As part of the Nice referendum campaign, the Government made a declaration at the EU summit in Seville in June stating inter alia: "Ireland is not bound by any mutual defence commitment." This declaration was noted in a European Council declaration that stated the council's belief that Nice would not alter the security position of Ireland as outlined in the Government's declaration.

What legal status do the declarations have? The abortion issue was previously dealt with by way of a protocol to the treaties, and there are four protocols attached to the Nice Treaty. Article 311 (formerly Article 239) of the European Community Treaty states: "The protocols annexed to this treaty by common accord of the member-states shall form an integral part thereof." There is no such provision in European law relating to "declarations".

This distinction is crucial when it is borne in mind that it will not be the European Council who will have to interpret the declaration's legal significance, but the European Court of Justice. The court would be duty bound to consider the Treaty of Nice, as adopted by the member-states.

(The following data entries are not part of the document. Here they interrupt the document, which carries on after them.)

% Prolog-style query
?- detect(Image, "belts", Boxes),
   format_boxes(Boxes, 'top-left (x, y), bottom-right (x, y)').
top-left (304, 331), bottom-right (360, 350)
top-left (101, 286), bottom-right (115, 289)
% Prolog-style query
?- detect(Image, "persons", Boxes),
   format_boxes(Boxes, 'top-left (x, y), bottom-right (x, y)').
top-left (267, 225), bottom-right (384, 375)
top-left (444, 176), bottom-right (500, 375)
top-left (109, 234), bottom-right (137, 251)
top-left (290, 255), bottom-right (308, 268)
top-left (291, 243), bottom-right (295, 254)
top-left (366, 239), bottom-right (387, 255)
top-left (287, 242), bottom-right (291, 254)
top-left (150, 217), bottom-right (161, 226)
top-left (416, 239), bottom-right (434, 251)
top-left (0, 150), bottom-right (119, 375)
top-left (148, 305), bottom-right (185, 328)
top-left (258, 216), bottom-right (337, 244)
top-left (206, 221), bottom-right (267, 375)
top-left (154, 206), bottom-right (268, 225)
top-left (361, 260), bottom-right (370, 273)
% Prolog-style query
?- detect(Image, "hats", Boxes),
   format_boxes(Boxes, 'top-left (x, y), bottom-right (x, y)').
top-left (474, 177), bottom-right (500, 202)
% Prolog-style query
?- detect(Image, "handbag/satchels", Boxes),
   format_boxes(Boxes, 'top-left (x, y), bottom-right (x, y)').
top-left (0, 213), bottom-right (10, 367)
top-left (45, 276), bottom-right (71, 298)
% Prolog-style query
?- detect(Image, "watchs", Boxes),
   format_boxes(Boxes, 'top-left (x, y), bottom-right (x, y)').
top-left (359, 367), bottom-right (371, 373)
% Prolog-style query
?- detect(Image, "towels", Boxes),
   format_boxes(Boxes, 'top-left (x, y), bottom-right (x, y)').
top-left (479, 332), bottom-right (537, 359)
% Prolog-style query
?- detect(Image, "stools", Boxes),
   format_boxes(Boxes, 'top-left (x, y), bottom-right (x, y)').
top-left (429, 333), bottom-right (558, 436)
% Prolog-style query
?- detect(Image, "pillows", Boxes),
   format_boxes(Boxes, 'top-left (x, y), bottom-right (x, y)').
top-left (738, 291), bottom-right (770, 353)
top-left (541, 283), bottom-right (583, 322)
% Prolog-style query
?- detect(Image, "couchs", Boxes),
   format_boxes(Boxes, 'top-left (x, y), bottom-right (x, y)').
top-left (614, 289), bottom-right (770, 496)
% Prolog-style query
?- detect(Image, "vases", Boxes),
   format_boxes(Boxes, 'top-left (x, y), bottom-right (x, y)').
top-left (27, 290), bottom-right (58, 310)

Some of these states have already adopted Nice without, of course, any reference to a declaration that was not then in being.

As part of a two-pronged referendum strategy, the Government has, however, told us it will enshrine the principal of neutrality in Bunreacht na hÉireann.

The Article as proposed, would provide that: "Ireland shall not be a member of any organisation or party to any international agreement or arrangement whereby it becomes bound to commit its military aid to the defence of another state or states in any circumstances which constrain the freedom of the State to determine in any case whether to engage in or to continue such action."

It has been argued by Fine Gael among others, that such a wording, which seems to protect neutrality at face value, would in fact allow the State to join the North Atlantic Treaty Organisation for example, on the basis that each NATO state is free to commit troops, or not, even in circumstances where one of their number has been attacked.

The proposed constitutional amendment makes no explicit reference to neutrality. It seems to prohibit binding mutual defence pacts, but would do nothing to prevent "voluntary" involvement in the military adventures of Western powers.

The amendment is a measure designed to sway marginal voters to vote for Nice this time, rather than an instrument designed to serve any purpose in terms of constitutional law or foreign policy.

That this is the case is understandable. Any explicit reference to neutrality might allow citizens to object, for example, to US Air Force planes being afforded training facilities in this jurisdiction as they were recently, while they are actively engaged in an ongoing war, or to allow them to use our international airfields to prosecute that war.

So, even on the ground of neutrality, which the Government has identified as the primary reason for the rejection of the treaty, what the people of Ireland are being offered as an inducement to vote Yes is really a confidence trick.

The incorporation of a positive statement of neutrality in Bunreacht na hÉireann and a legally effective guarantee of that neutrality at the European level, are the minimum which would be needed to sway minds on this issue.

Neutrality was one of many issues that have led to the rejection of Nice. There has been little or no debate in the Irish media about the other issues - the democratic deficit in the EU, the unaccountability of the Commission and the European Council, or the failure of the EU to incorporate the European Convention on Human Rights.

It is essential that these aspects of the debate are not overlooked or glossed over. For us and for the vast majority of those opposed to the Nice Treaty, enlargement is not the issue. We are not opposed to enlargement and it can proceed if Nice is rejected.

Furthermore, we do not regard immigration as an issue in this referendum.

The question must be asked of those advocating a Yes vote: If the Irish people once again decide to reject the Treaty of Nice, will that decision, finally, be accepted by the political elites at home and abroad?